— Trecho selecionado —
%%
Mas são sensatas as dúvidas suscitadas pela sua personalidade, digamos,
autocentrada, à qual se junta uma concepção vertical e voluntarista da política
e a pretensão específica de quase onisciência sobre caminhos para solucionar os
problemas econômicos do Brasil. Em que direção atuará sua conexão com João
Santana é outra incógnita porque a mesma expertise do segundo popularizou
“Lulinha paz e amor” em 2002 e fez o “bateu levou” cancelar Marina Silva nas
eleições de 2014. Dizem que um bom marqueteiro não inventa um cliente, mas
converte em vantagem o que o cliente já é. Se for assim, a campanha promete
dobrar as apostas maniqueístas de 2014 e 2018.
Quando
se pensa nisso tudo, sobressai uma distância grande para aquele ator que foi Fernando
Henrique Cardoso na costura da aliança de 1994.
Abre-se então uma brecha para que nesse polo vingue outro personagem, mesmo
com origem mais à direita. Mandetta e Eduardo Leite estão na área, parece que
Huck quer voltar a ela, enquanto Dória talvez fique na instância estadual. Huck
tem comunicação popular, mas contra si o amadorismo político e a inexperiência
administrativa evidentes. Mandetta e Leite não têm esses senões e podem ter a
seu favor os pesos dos seus respectivos partidos. Mas são vantagens incertas.
No caso de Leite, pelo clima interno do PSDB. No de Mandetta, porque um
possível esvaziamento da candidatura de Bolsonaro pode levar o DEM a se tornar síndico
de outro projeto. E aí?
Essas
incertezas e indefinições existem, mas os desafios que mencionei também. Seu
apelo objetivo vai se impor a quem estiver em posição eleitoralmente relevante,
seja qual for seu berço ideológico. Por isso o desafio pode ser também lançado
à esquerda realmente existente, porque quem a encarna é Lula, personagem
complexo que não cabe todo nessa gaveta. Tanto quanto Ciro, ou Mandetta, Lula
pode conduzir politicamente um pacto nacional pelo qual uma centro-esquerda concede
na economia, em troca de consentimento conservador a uma pauta de progresso social.
%%
— Extrato de dados —
%%
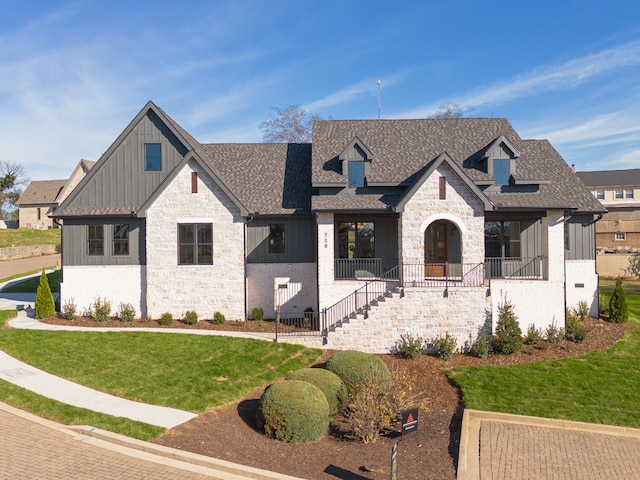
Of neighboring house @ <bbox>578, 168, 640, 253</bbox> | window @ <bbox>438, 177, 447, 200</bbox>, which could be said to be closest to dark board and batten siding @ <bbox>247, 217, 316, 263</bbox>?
window @ <bbox>438, 177, 447, 200</bbox>

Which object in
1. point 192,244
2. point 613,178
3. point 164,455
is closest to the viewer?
point 164,455

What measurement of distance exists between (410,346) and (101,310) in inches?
516

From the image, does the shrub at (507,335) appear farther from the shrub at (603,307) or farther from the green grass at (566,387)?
the shrub at (603,307)

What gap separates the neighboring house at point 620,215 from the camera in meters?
57.8

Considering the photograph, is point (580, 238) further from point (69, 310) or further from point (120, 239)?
point (69, 310)

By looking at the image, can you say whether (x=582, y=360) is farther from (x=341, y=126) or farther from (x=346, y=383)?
(x=341, y=126)

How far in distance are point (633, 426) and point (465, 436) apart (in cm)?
512

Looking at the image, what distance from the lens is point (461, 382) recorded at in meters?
15.4

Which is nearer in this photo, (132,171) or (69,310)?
(69,310)

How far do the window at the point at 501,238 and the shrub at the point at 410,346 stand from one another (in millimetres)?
6590

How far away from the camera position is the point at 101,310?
2008 cm

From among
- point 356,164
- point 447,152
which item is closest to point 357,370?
point 356,164

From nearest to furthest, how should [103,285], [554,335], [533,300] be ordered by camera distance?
[554,335], [533,300], [103,285]

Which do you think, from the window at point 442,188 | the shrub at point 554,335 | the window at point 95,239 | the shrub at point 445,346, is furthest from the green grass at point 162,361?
the shrub at point 554,335
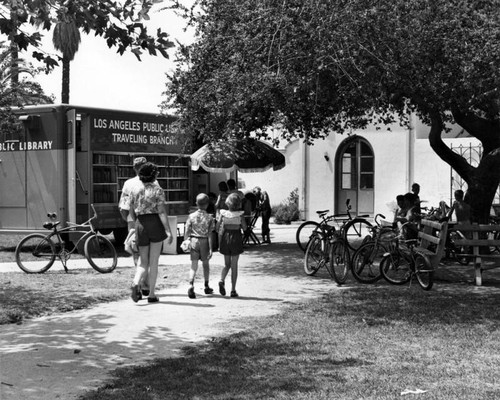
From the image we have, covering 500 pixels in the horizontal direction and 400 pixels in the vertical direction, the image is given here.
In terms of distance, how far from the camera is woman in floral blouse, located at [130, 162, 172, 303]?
31.9 ft

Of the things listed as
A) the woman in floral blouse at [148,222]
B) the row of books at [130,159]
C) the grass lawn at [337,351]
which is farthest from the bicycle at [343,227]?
the woman in floral blouse at [148,222]

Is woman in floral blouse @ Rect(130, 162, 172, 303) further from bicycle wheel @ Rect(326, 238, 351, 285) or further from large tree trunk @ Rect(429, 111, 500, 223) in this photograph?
large tree trunk @ Rect(429, 111, 500, 223)

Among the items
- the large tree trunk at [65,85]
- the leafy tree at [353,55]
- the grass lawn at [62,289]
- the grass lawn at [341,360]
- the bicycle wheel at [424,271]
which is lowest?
the grass lawn at [341,360]

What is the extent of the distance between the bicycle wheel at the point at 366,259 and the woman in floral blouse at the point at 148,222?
3440 mm

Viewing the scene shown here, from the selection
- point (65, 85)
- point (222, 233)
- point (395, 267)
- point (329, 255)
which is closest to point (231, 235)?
point (222, 233)

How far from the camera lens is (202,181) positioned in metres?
20.4

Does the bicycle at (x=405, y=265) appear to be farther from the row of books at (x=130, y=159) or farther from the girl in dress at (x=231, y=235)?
the row of books at (x=130, y=159)

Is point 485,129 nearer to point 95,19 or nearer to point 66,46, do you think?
point 95,19

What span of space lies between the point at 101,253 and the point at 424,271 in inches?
219

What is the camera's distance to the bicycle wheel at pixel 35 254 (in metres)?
13.1

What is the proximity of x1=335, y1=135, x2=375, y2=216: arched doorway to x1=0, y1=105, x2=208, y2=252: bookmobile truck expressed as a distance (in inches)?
507

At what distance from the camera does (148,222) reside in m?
9.77

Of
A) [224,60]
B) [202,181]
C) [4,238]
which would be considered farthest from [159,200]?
[4,238]

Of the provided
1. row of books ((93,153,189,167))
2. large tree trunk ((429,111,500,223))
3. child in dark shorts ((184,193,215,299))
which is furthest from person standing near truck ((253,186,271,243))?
child in dark shorts ((184,193,215,299))
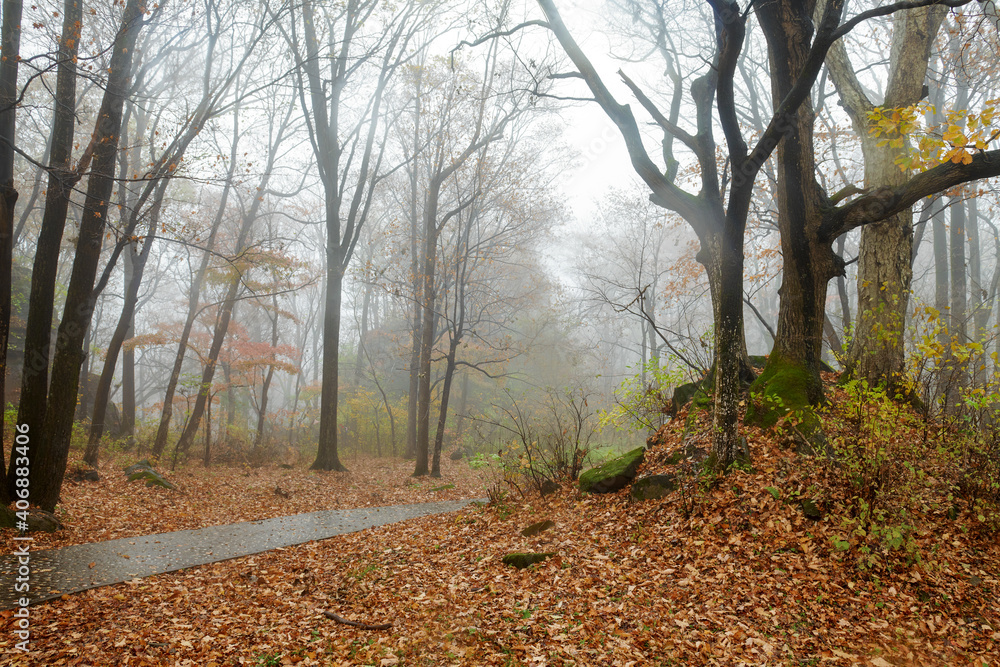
%%
— O que fazer —
Prossiga o texto sobre o cenário eleitoral a partir da frase que o encerra.

— Resultado —
Ou ao inverso, uma plataforma orientada a uma economia de mercado faz
concessões a uma pauta social, em troca de um ambiente de cooperação para
reformas de sentido liberal. O contexto internacional, pelos efeitos da
pandemia e pelos movimentos dos EUA sob Biden, torna as partes envolvidas num
pacto dessa natureza sensíveis a uma convergência social-democrática mais
sólida.
Na
política interna o derretimento de Bolsonaro relaxa tensões imediatas e tem
efeitos ambíguos. De um lado encoraja apostas em políticas de entendimento, de outro,
libera impulsos de competição no interior do campo democrático. A precaução
óbvia é não dar como fato o que é apenas uma possibilidade. O que nos devolve
ao começo da conversa. Lula falando do centro para agregar forças heterogêneas contra
um risco de eleição de Bolsonaro e Lula disputando o centro com uma aliança
liberal formada contra ele são dois cenários verossímeis. Quem quiser
derrotá-lo não pode errar na política. Nem ele, se quiser vencer. O amadorismo
político é o erro fatal que ameaça seus adversários. Livre dele, Lula corre
outro: achar que basta pedir ao eleitor para colocar seu retrato na parede.